All the charge the load drained from the capacitor over the whole cycle has to be put back during that short conduction window. Charge in, charge out must balance per cycle, and a short window means a tall current pulse. Working the charge balance through gives the average and peak diode currents during conduction:

$i_{D,\text{avg}}\approx I_L\left(1+\pi \sqrt{\frac{2V_p}{V_r}}\right),i_{D,\text{max}}\approx I_L\left(1+2\pi \sqrt{\frac{2V_p}{V_r}}\right)$

$I_L$ is the DC load current, $V_p$ the peak, $V_r$ the ripple. Strictly these are the full-wave peak-rectifier expressions (the capacitor is refilled twice per cycle); a half-wave peak rectifier refills only once per cycle and draws a correspondingly larger pulse. The square-root factor $\sqrt{2V_p/V_r}$ is large (it is the reciprocal of the conduction angle up to a constant), so both currents are much larger than $I_L$. For example, with $V_p=12$ V and $V_r=0.5$ V, $\sqrt{2V_p/V_r}=\sqrt{48}\approx 6.9$, so $i_{D,\text{max}}\approx I_L(1+2\pi \times 6.9)\approx 44I_L$ — the peak diode current is over 40 times the load current.

Conduction angle $\omega \Delta t\approx \sqrt{2V_r/V_p}$; average/peak diode currents far exceed $I_L$ because charge is replenished in a short burst.
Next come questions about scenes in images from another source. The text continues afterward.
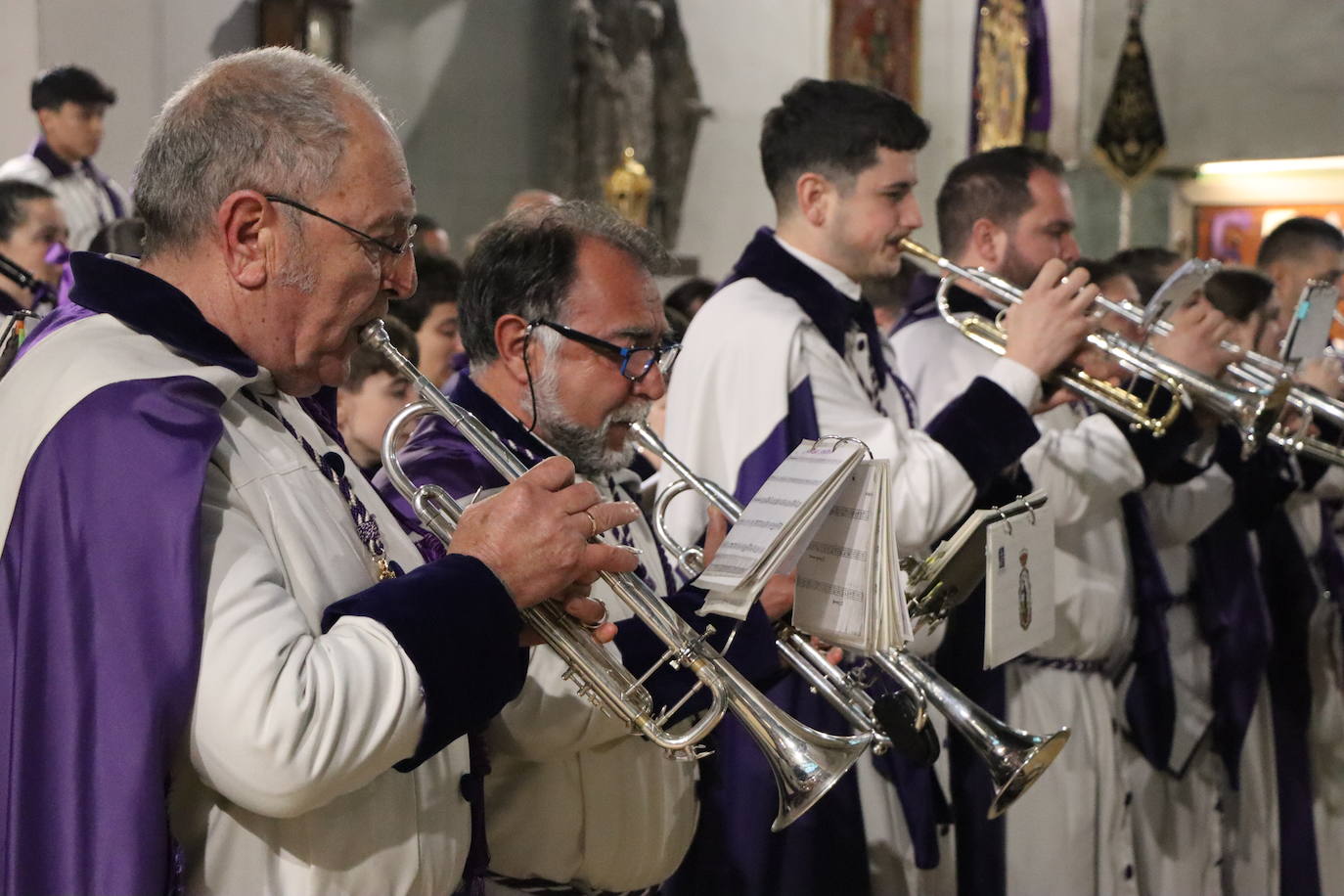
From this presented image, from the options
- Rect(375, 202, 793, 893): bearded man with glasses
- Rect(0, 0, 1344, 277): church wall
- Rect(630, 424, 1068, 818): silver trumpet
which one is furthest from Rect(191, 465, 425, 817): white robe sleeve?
Rect(0, 0, 1344, 277): church wall

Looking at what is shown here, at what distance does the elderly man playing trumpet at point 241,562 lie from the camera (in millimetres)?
1614

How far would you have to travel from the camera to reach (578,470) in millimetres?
2732

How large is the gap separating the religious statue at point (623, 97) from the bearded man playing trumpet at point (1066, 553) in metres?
5.75

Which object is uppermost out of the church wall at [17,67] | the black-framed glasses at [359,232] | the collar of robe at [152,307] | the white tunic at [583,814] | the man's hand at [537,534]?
the church wall at [17,67]

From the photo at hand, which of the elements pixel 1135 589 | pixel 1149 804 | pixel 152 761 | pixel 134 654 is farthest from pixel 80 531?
pixel 1149 804

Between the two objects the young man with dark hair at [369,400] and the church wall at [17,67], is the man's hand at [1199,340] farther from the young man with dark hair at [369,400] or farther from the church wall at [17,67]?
the church wall at [17,67]

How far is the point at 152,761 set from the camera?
162cm

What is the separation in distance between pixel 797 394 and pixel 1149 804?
6.29ft

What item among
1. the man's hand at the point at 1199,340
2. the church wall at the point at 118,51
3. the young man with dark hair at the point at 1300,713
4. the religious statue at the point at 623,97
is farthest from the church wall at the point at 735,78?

This is the design constraint people forget: smoothing a supply harder (smaller $V_r$) shortens the conduction angle and raises the peak diode current, so the diode (and the transformer) must be rated for surge currents far above the modest DC load. Ripple voltage and conduction angle are two views of the same trade-off and are designed together.